*** Text ***

Science & Technology
Nobel Prize for Chemistry 2020
- 08 Oct 2020
- 5 min read
Why in News
Recently, Emmanuelle Charpentier of France and Jennifer A Doudna of the USA have been awarded the 2020 Nobel Prize in Chemistry for developing CRISPR/Cas9 genetic scissors, one of gene technology’s sharpest tools.
- It is for the first time a Nobel science prize has gone to a women-only team.
- Nobel Prize for Medicine/Physiology, 2020: To Harvey J Alter and Charles M Rice from the USA and Michael Houghton from the UK for the discovery of the Hepatitis C Virus.
- Nobel Prize in Physics 2020: To three astrophysicists Roger Penrose from the UK, Reinhard Genzel from Germany, and Andrea Ghez from the USA for discoveries related to blackholes.
Key Points
- The CRISPR/Cas9 genetic scissors can be used to change the deoxyribonucleic acid (DNA) of animals, plants and microorganisms with extremely high precision.
- The CRISPR/Cas9 tool has already contributed to significant gains in crop resilience, altering their genetic code to better withstand drought and pests.
- This technology has had a revolutionary impact on the life sciences and contributes to new cancer therapies. It has the potential of curing inherited diseases.
- Discovery:
- Charpentier, while studying the Streptococcus pyogenes, a harmful bacterium, discovered a previously unknown molecule, tracrRNA.
- TracrRNA was part of bacteria’s ancient immune system, CRISPR/Cas, that disarmed viruses by cleaving (cutting) their DNA.
- TracrRNA is programmed to locate the particular problematic sequence on the DNA strand, and a special protein called Cas9 (also known as genetic scissor) is used to break and remove the problematic sequence.
- Both scientists collaborated and succeeded in recreating the bacteria’s genetic scissors in a test tube and simplifying the scissors’ molecular components making it easier to use.
- In their natural form, the scissors recognise DNA from viruses but the duo reprogrammed them so that they could be controlled and can cut any DNA molecule at a predetermined site.
CRISPR Technology
- The CRISPR (short for Clustered Regularly Interspaced Short Palindromic Repeats) technology for gene-editing was first developed in 2012.
- It makes gene sequencing very easy, simple and extremely efficient providing nearly endless possibilities.
- Editing, or modifying, gene sequences is not new and has been happening for several decades now, particularly in the field of agriculture, where several crops have been genetically modified to provide particular traits.
- The technology replicates a natural defence mechanism in Streptococcus pyogenes that use a similar method to protect itself from virus attacks.
- A DNA strand, when broken, has a natural tendency to repair itself but the auto-repair mechanism can lead to the re-growth of a problematic sequence.
- Scientists intervene during this auto-repair process by supplying the desired sequence of genetic codes, which replaces the original sequence.
- Concerns:
- Ethical Concerns: Ease of altering DNA will allow more people to choose the characteristics of their progeny and this will hamper the natural process.
- In November 2018, a Chinese researcher claimed to have altered the genes of a human embryo that eventually resulted in the birth of twin baby girls. It was the first documented case of a ‘designer babies’ being produced using gene-editing tools like CRISPR.
- It was probably done without any regulatory permission or oversight which makes it even worse.
- Not Fully Accurate: Few scientists have pointed out that CRISPR technology is not 100% accurate, and it is possible that some other genes could also get altered by mistake.
- Lack of Rules and Guidelines: Doudna has been campaigning for the development of international rules and guidelines for the use of CRISPR technology and has also advocated a general pause on these kinds of applications till such time.
- Ethical Concerns: Ease of altering DNA will allow more people to choose the characteristics of their progeny and this will hamper the natural process.

*** End of Text ***
*** Data section ***

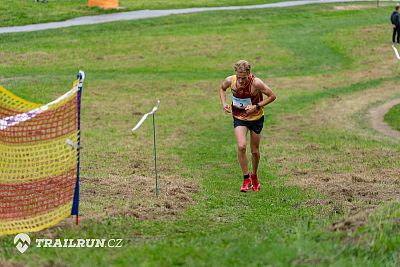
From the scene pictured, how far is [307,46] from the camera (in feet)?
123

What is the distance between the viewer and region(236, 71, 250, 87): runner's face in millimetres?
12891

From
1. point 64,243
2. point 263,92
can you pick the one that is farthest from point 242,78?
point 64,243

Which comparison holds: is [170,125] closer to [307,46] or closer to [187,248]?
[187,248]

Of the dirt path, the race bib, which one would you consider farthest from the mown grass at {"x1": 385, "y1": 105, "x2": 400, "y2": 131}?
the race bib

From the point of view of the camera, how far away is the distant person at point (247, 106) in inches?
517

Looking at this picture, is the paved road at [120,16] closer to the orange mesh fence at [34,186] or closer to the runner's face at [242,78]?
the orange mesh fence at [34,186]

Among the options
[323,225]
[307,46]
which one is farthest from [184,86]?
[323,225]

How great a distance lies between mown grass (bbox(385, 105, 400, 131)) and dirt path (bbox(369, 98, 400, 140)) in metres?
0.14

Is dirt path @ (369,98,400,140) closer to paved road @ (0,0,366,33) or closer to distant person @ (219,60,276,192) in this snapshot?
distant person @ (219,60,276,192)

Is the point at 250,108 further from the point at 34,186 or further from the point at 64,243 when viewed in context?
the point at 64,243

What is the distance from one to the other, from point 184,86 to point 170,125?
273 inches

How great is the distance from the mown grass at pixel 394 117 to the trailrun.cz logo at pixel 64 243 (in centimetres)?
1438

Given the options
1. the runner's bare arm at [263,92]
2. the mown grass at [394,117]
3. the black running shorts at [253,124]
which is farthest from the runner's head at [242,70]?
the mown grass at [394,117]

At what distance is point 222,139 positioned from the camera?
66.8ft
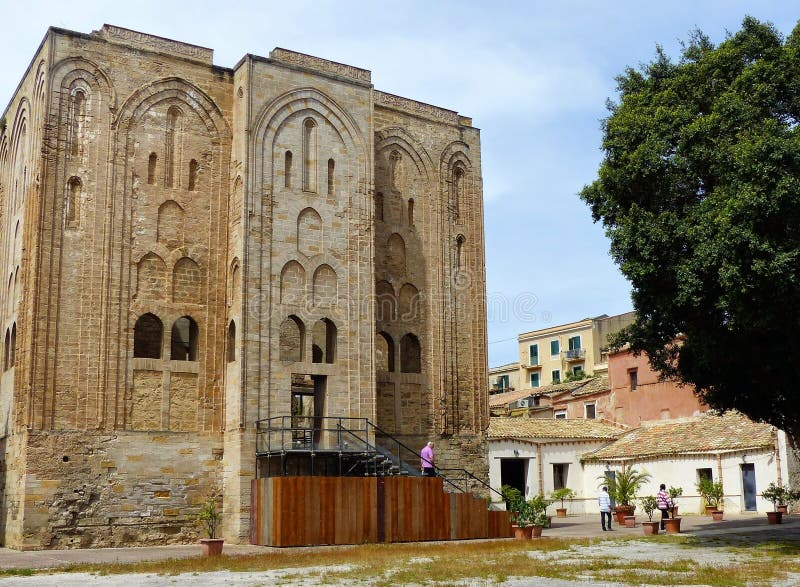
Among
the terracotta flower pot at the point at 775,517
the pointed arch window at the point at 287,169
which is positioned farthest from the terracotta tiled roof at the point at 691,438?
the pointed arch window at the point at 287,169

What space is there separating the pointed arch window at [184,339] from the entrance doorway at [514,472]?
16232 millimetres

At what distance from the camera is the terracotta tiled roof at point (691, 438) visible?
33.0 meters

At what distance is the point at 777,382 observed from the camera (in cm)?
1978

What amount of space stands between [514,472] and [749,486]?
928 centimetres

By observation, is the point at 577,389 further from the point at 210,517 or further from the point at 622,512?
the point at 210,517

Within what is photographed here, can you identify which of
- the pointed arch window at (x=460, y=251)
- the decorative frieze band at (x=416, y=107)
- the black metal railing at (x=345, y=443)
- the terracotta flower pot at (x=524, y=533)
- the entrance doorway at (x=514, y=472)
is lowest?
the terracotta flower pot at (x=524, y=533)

*** End of Data section ***
*** Data section ***

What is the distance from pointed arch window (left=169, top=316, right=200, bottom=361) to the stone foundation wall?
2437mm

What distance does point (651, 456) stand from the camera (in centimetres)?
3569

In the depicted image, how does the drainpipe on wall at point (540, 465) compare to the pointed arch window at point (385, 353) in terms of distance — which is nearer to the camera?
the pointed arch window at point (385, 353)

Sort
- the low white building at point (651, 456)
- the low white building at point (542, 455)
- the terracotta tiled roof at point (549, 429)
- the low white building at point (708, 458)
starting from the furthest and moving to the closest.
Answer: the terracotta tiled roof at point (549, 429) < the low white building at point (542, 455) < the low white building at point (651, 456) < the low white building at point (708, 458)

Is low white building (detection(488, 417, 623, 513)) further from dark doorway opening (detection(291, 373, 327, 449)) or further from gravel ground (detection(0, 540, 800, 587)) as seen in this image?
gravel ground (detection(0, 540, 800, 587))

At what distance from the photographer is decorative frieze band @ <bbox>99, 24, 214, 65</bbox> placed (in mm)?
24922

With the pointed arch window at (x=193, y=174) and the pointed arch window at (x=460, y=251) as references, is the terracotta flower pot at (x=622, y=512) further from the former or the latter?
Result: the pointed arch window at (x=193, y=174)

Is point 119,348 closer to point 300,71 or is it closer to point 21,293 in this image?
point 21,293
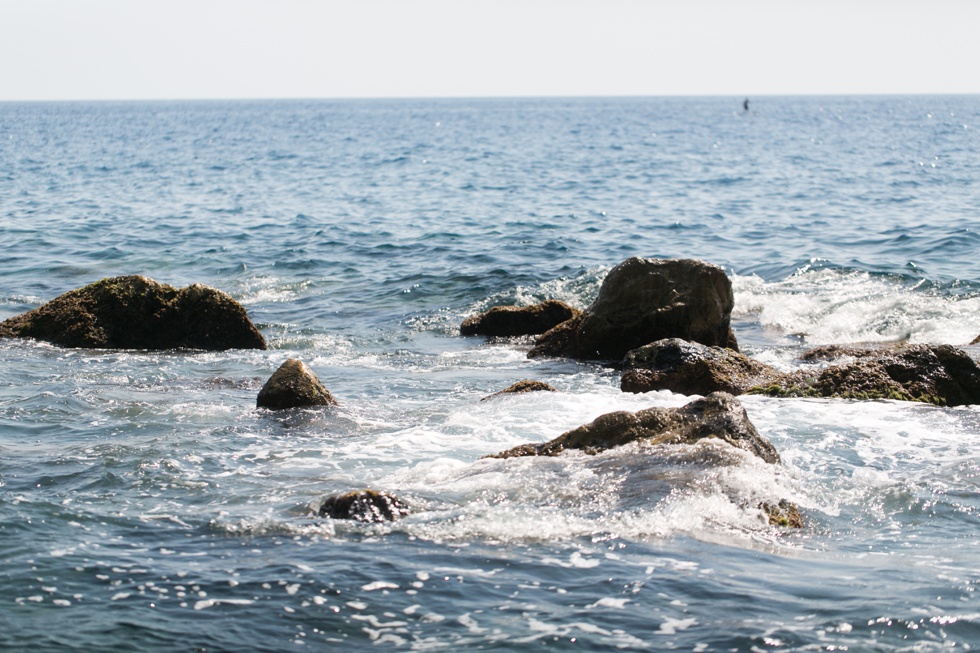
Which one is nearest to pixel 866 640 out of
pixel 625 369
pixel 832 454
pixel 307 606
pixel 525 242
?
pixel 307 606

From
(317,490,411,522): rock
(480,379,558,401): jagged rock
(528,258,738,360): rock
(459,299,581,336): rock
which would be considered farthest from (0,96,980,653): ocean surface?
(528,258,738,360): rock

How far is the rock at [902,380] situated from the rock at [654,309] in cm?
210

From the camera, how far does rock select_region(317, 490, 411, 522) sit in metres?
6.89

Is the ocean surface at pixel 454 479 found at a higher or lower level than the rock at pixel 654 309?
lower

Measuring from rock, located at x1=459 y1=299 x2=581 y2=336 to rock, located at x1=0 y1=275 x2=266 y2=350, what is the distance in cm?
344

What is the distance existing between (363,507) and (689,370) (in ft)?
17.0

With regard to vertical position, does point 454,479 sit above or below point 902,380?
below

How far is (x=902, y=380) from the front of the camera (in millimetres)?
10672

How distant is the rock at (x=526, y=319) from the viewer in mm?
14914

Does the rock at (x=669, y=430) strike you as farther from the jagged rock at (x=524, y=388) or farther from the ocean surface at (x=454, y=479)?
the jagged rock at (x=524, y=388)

*** End of Data section ***

_What to do:_
[A] Please update the CRISPR article from "- The CRISPR/Cas9 tool" to "the problematic sequence.", putting "crop yields" in place of "crop resilience".
[B] According to the CRISPR article, which bacterium was Charpentier studying when tracrRNA was discovered?
[C] Name every person the CRISPR article lists as a 2020 Nobel laureate in Medicine/Physiology or in Physics.
You won't need the records for any of this.

_Written answers:_
[A]
- The CRISPR/Cas9 tool has already contributed to significant gains in crop yields, altering their genetic code to better withstand drought and pests.
- This technology has had a revolutionary impact on the life sciences and contributes to new cancer therapies. It has the potential of curing inherited diseases.
- Discovery:
- Charpentier, while studying the Streptococcus pyogenes, a harmful bacterium, discovered a previously unknown molecule, tracrRNA.
- TracrRNA was part of bacteria’s ancient immune system, CRISPR/Cas, that disarmed viruses by cleaving (cutting) their DNA.
- TracrRNA is programmed to locate the particular problematic sequence on the DNA strand, and a special protein called Cas9 (also known as genetic scissor) is used to break and remove the problematic sequence.

[B] Streptococcus pyogenes

[C] Harvey J Alter, Charles M Rice, Michael Houghton, Roger Penrose, Reinhard Genzel, Andrea Ghez